──────── Text excerpt ────────

08 August 2011

Eats: sriracha chicken

Team P is quite the fan of hot wings. But also? Chinese food. So when I recently came across a recipe for what is essentially Asian-style hot wings, I was happy to add them in the rotation as a best-of-both-worlds sort of dish. And this recipe doesn't even have any bones to chew around like with real hot wings! You guys know how I feel about chicken bones. GE-ROSS.

The recipe comes from here (you’ll note some other recipes I’ve written about have come from that site) and it makes use of this stuff:


It’s that “rooster sauce”, and no matter what prejudices you have against eating meat at Chinese restaurants and whatnot, there is no actual rooster involved here. That I know of. This is actually called sriracha hot sauce, and until recently I only vaguely recognized it as the bottle next to the soy sauce on the table at Chinese restaurants. I’d never actually tried it, so for all the promise of “ASIAN HOT WINGS YEAH!” this was still sort of a gamble. But I was happy to find it at our Kroger, in the “ethnic” aisle with the other Asian-style ingredients.

The recipe I cite above has more steps than the way I make it. I’ve followed the recipe and done the marinating and breaded with panko and flour (YES, I breaded chicken, I KNOW, WHO IS THIS) once. But when I did that, I found that there was way too much flour for the amount of panko, and too much breading in general. The next time I marinated and skipped the breading, and I liked it better (and we don't need the extra carbs anyway). And that's when I realized that marinating doesn’t really enhance the flavor all that much, anyway.

So now I’ve turned it into a quick-meal type dinner. It’s super easy because I've dumbed it down to four ingredients: chicken, sriracha hot sauce, garlic, and vinegar. Well, and salt and pepper, because I throw that stuff on everything.

You need some hot sauce, plus some garlic (I use the pre-minced stuff) and some vinegar. It calls for rice wine vinegar, but I don’t keep that on hand so I use red wine vinegar. As for amounts, you can follow the recipe on the link above, or you can live dangerously like me and just dump it in a large bowl:


Then add the chicken. I use two boneless, skinless breasts sliced into strips.

────────

* Given request 1
In the sriracha chicken post, why did the writer stop breading the chicken? Answer in one to three sentences.
* Given request 2
Resume the sriracha chicken post right after its last sentence and carry the recipe on from there.
The data after this point comes from a separate source.

──────── Data section ────────

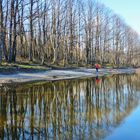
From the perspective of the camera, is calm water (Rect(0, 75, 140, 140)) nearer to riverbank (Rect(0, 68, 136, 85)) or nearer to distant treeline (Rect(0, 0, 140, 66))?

────────

* Task output 1
When the writer followed the recipe's breading step, there was far too much flour for the amount of panko and too much breading overall. Skipping it the next time tasted better, and the writer also points out that they don't need the extra carbs.

* Task output 2
And squish it around, reminiscent of the coconut chicken post of yore.


Good grief, that looks spicy. I swear I didn't mess with the color balance to make it FIRE ENGINE RED. If you want to bread it to cut down on the heat, now is a good time. But Team P, we like to sweat under our eyes when we eat, so I just throw them on a baking sheet:


And bake for about 20 minutes at 400 degrees F. The original recipe says to broil, but I don’t think it does much for the chicken, actually, if it’s not breaded. Instead it just turns all the drippy sauce black:


These go really well with the garlic noodles (from the same food blog) whose praises I’ve already sung – mostly because they are super buttery, and hot wings love some butter, amirite?


Also best served with a tall glass of water. Or two. Enjoy!

2 comments:

Shanna said...

Poor little strippy chickens: they look all bent over in fire sauce pain [prebaked, of course]. Wow, that stuff looks HOT! I don't guess I'll be able to convince Russell to eat those but love your tutorial :)

bettybecca said...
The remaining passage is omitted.